After a brief hiatus, we return to Latour’s Inquiry into the Modes of Existence. In this chapter, Latour introduces the political mode [POL], which approaches autonomy in a circular fashion. As in the modes of reference and religion, political truth is produced at great expense: not by attending to the actors that claim to be political — politicians, protesters, pamphleteers — but by tracing and retracing the outline of a potential public (337-8). This circular movement is difficult (even painful), and continually vulnerable to being interrupted, approximated, abbreviated by those who want to “straighten out politics” (333). Latour’s hero in this chapter is Machiavelli, who attempts not to rationalise politics but to respect the kind of rationality particular to politics.
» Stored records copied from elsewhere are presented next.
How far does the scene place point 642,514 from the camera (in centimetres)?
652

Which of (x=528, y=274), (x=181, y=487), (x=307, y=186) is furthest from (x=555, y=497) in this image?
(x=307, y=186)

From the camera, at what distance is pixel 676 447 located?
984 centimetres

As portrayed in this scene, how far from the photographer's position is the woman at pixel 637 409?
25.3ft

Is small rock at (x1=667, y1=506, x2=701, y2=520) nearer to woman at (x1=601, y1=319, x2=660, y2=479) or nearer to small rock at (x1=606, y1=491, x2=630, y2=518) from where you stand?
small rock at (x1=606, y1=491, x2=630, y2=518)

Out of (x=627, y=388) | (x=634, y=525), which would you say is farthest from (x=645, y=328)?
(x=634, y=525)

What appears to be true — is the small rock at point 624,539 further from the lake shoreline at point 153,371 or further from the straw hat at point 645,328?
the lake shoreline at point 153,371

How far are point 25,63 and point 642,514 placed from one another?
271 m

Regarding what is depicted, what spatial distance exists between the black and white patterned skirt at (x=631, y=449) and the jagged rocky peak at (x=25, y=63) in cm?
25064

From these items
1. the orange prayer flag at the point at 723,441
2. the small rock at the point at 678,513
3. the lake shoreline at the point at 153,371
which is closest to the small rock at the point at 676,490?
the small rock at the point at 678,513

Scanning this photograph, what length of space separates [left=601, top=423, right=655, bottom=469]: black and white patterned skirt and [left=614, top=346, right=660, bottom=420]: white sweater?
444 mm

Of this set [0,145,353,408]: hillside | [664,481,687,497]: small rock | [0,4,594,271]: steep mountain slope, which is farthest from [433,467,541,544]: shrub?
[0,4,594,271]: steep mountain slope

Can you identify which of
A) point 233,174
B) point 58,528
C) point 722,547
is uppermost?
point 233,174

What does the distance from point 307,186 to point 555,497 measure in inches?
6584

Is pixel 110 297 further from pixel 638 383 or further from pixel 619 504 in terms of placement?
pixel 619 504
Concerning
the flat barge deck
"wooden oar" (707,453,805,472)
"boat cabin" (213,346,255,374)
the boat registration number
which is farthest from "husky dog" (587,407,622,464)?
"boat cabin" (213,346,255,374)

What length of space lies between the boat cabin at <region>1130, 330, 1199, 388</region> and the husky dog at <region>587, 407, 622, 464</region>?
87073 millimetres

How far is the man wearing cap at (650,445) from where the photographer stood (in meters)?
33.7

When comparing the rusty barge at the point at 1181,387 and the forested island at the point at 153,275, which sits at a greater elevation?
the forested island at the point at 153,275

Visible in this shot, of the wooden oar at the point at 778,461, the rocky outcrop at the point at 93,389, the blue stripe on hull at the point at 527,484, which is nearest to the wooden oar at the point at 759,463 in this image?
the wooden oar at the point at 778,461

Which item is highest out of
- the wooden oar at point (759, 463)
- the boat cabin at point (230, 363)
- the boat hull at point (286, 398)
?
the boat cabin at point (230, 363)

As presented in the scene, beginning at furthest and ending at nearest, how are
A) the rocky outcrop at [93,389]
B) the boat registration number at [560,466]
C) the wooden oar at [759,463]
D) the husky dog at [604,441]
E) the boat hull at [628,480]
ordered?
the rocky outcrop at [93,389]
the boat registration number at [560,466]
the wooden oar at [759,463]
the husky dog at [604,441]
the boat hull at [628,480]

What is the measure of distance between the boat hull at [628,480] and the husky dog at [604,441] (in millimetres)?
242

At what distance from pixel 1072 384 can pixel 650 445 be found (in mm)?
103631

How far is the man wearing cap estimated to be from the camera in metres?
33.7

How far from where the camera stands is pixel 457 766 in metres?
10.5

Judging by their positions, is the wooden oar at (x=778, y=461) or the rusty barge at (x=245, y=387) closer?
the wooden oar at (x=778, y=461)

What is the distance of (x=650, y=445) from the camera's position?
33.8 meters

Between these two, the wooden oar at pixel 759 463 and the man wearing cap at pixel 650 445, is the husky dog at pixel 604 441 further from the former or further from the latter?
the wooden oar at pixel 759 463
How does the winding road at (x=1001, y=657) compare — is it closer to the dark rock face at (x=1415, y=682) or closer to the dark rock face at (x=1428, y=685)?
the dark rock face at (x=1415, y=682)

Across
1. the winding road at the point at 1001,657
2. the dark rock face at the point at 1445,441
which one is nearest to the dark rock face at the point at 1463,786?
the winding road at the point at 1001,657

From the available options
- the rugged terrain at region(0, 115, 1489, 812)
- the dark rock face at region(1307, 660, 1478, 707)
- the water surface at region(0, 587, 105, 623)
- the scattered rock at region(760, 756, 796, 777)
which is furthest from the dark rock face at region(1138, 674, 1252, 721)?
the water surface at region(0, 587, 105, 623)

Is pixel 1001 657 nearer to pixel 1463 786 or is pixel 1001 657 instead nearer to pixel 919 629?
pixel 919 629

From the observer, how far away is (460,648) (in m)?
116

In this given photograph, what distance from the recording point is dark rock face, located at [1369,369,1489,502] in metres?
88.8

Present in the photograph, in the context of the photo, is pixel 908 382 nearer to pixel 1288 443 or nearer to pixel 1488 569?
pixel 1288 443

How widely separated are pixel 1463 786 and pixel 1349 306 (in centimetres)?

Political beings are always accused of lying, whereas they they begin truly to lie, to lie politically, only if they ‘go off on a tangent’ […] by beginning to proffer straight talk, that is, wanting [to] be ‘faithfully’ represented or ‘faithfully’ obeyed (344).
We meet as usual at 5pm in the Pierre Gorman Room, 1888 Building, University of Melbourne.
[PDF] Latour, B. (2013) “Invoking the Phantoms of the Political” An Inquiry into the Modes of Existence: An Anthropology of the Moderns (C. Porter, Trans.). Cambridge, MA: Harvard University Press, ch. 12.